La cinéaste est accueillie par un enfant et un chien, mais quelque chose la retient de demander à visiter la maison, cette hésitation en dit beaucoup sur la crainte de ne pas reconnaître le lieu.
Les souvenirs pourtant envahissent sa mémoire. « Pour descendre vers la mer, nous empruntions un escalier coincé entre deux murs blancs qui nous renvoyaient le soleil dans les yeux. »
Les grands navires qu'elle voyait accoster à Marseille lui donnent déjà le goût des voyages. Et le déménagement de la famille à Anvers y contribuera aussi. 

 

Deux figures complices

La personnalité de son grand-père domine les années d'enfance et d'adolescence de Marion. Il emmène les enfants voir décharger les bananiers, sur le port. C'est avec lui qu'ils vont au cirque et au cinéma le dimanche où l'on joue des westerns. Marion semble être sa petite fille préférée.

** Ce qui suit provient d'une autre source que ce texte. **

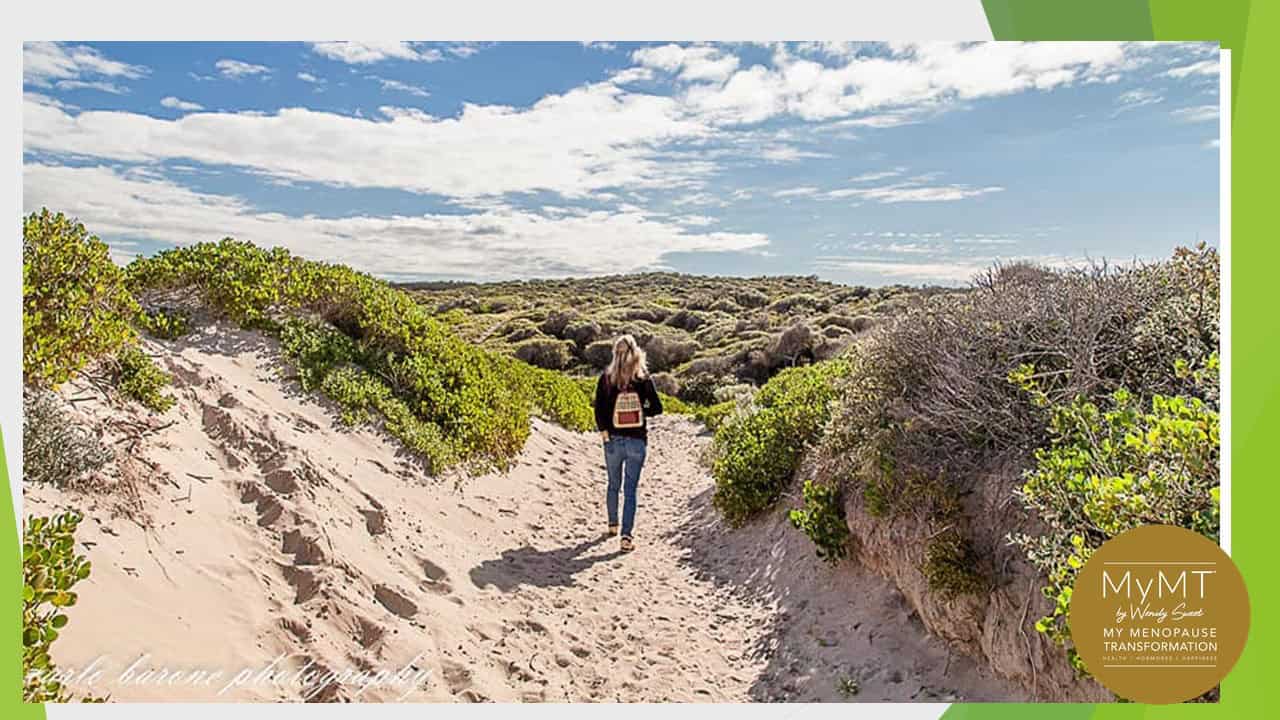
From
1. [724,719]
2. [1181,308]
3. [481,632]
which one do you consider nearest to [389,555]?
[481,632]

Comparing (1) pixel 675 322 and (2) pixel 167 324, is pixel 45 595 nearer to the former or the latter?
(2) pixel 167 324

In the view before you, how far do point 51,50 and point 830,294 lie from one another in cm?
2480

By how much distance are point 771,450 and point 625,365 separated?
6.25ft

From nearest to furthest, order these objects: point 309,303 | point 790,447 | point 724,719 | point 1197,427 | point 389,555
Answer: point 1197,427
point 724,719
point 389,555
point 790,447
point 309,303

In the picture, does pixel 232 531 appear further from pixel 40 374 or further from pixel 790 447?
pixel 790 447

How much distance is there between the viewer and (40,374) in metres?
5.17

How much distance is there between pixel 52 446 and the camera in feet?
16.1

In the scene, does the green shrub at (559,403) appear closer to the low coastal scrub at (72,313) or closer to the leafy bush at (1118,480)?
the low coastal scrub at (72,313)

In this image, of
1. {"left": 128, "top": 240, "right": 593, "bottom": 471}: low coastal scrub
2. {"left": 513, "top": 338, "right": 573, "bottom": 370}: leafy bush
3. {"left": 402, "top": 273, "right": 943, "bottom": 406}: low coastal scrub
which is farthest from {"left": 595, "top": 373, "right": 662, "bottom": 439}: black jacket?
{"left": 513, "top": 338, "right": 573, "bottom": 370}: leafy bush

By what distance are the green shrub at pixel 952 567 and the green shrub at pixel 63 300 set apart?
5.61 meters

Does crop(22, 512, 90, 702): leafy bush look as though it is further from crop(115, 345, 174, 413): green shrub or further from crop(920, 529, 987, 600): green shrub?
crop(920, 529, 987, 600): green shrub

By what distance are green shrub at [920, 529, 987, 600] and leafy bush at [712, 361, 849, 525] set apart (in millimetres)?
2956

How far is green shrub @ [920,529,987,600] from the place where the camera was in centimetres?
496

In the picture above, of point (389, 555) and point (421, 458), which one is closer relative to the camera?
point (389, 555)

Il l'emmène se promener en calèche dans la campagne environnante.

Mais c'est aussi l'évocation de sa sœur aînée Henriane qui émeut. Marion parle d'elle avec une infinie tendresse. Henriane, complice de tous ses projets, de ses secrets aussi, lorsqu' elle partira en Angleterre pour apprendre la peinture dans une école d'art, et plus tard, lorsqu'elle se fera avorter alors que l'interruption de grossesse était encore interdite en Belgique.

Et c'est avec infiniment de douleur que la cinéaste, alors qu'elle se trouvait en repérage dans le désert de Djibouti, sera avertie par Henriane qu'elle souffrait d'un cancer en phase terminale. 

Le fils aimé

Après deux mois d'hôpital et la menace d'une opération, Marion écrit à son fils Jan : « Si je meurs, je t'aime ».

Elle lui a dédié un très beau film : Nuages. Lettre à mon fils. Et leur connivence est totale, après toutes ces années où elle emmena l'enfant dans ses voyages. Elle le filme d'un hélicoptère skiant dans un vertigineux paysage de montagne.

Après la rémission, le bonheur retrouvé est sans fin comme ce chemin qui s'enfonce dans la forêt : Marion s'éloigne au bras de son fils et de sa petite fille.